# Post your Picture of Goldens at a window or door.



## LibertyME (Jan 6, 2007)

This is Holly - a temporary foster from several years back...
She was (and still is, the most fearless little girl!


----------



## Ljilly28 (Jan 22, 2008)

Finn is a window dog. He loves to watch the birds&squirrels.


----------



## paula bedard (Feb 5, 2008)

Love Finn's curls, he reminds me of Sam...
Ike and I had been playing fetch. He decided he wanted to play some more and brought the ball to the door and was staring at me. You can see my camera reflection around his eye. It's not a window, but it's glass.


----------



## New Golden Mom (Dec 17, 2008)

Paula, that is so cute! What a face.


----------



## Penny & Maggie's Mom (Oct 4, 2007)

A repeat, BUTT one of my faves of my crew


----------



## AndyFarmer (Jul 9, 2007)

J&J has some great ones! I hope she finds this thread! And Mary- that picture of Holly cracked me up LOL


----------



## Bogey's Mom (Dec 23, 2008)

> **RAW DATA**:
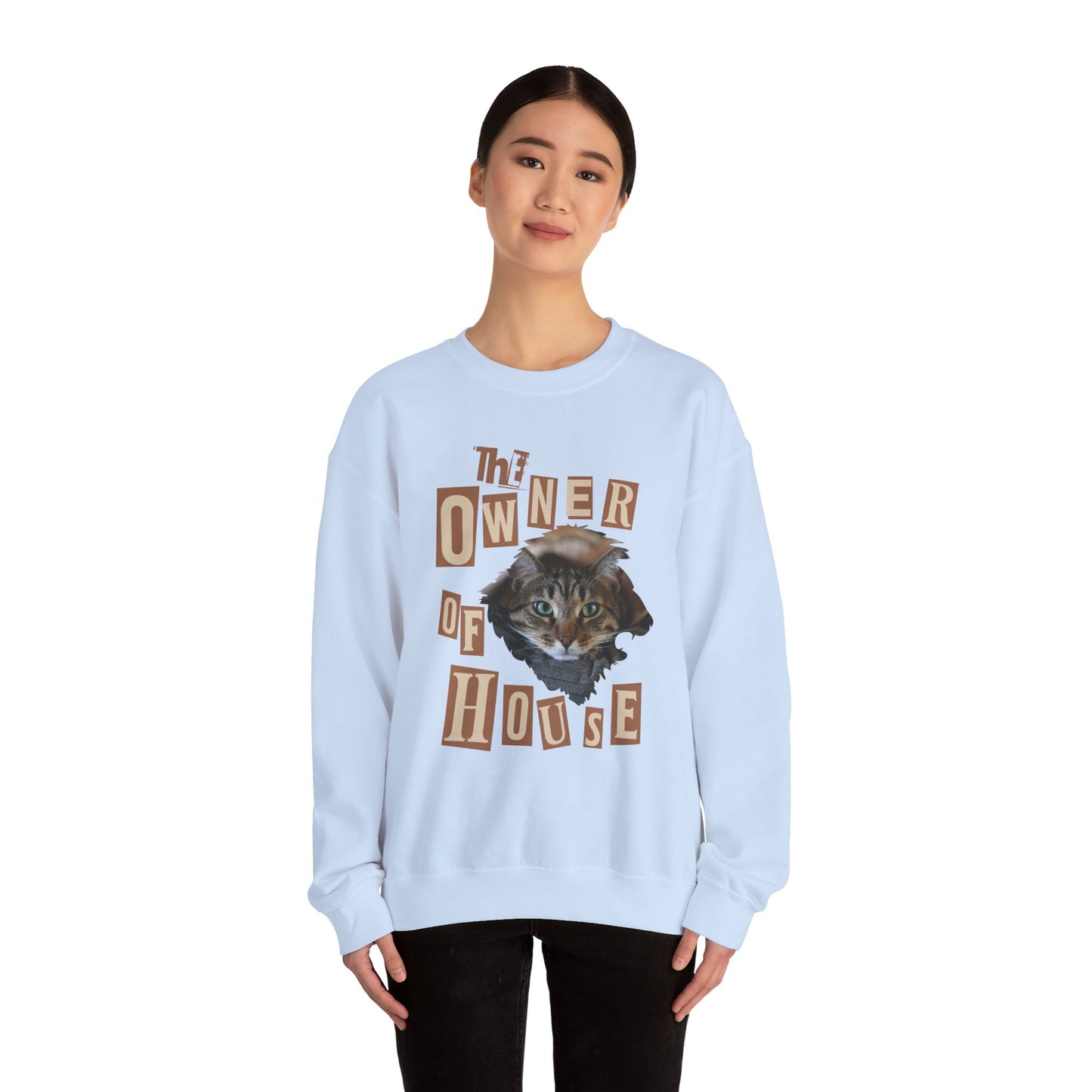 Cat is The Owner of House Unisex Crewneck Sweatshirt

> **PROBLEMS AND TASKS**:
1. Reproduce the part of the forum thread about Goldens at a window or door from "# Post your" to "fearless little girl!".
2. Based on the forum thread about Goldens at a window or door, answer yes or no to each statement below, and quote the words from the thread that decide it: (a) Finn enjoys watching birds and squirrels from the window. (b) Ike is pictured at a window. (c) Holly was a permanent adoption.
3. Pick up the forum thread about Goldens at a window or door where it stops, and continue it.

> **RESPONSES BY TASK**:
1.
# Post your Picture of Goldens at a window or door.



## LibertyME (Jan 6, 2007)

This is Holly - a temporary foster from several years back...
She was (and still is, the most fearless little girl!

2.
(a) Yes: "Finn is a window dog. He loves to watch the birds&squirrels."
(b) No: "It's not a window, but it's glass."
(c) No: "a temporary foster from several years back"

3.
Bogey is always at the window. He loves to look out from the spare bedroom. Here are lots of pictures of him.


----------



## dogluver04 (Jul 5, 2008)

*Whats out there*

This is the only pics I could find right now of the girls..

1= Cedar as a pup looking out the door.
2= Chloe as a puppy looking at the window
3= Chloe at grandma's watching the birds out the sunroom


----------



## Blaireli (Jun 3, 2008)

This is Luke, staring out my front window last year.  He's lost about 12 pounds since then, so don't judge on his chunkiness!


----------



## missmarstar (Jul 22, 2007)

ok these are bad quality because they were taken with my phone... first one is what my boyfriend and I see everytime we get home... 2 little heads peeking out the window at us (sorry it was nighttime, so its really dark too lol)











And this one is them both looking out the front door screen/glass door.


----------



## TwoGoldens (Feb 8, 2008)

Here's Shiloh & Spirit looking out the door........Spirit was still a puppy then.


----------



## DelmarvaGold (Mar 7, 2006)

My beautiful boy Duncan (3/22/99 - 12/2/08) while we were on our vacation in Pittsburg NH staying in a cabin on the gorgeous First Connecticut Lake. Nice place to stay http://www.metallakshoresresort.com/welcome.html


----------



## Angel_Kody (Feb 27, 2007)

Here is an old picture of angels Kody & Hunter looking out the back bedroom window of the old house I used to live in.....


----------



## Florabora22 (Nov 30, 2008)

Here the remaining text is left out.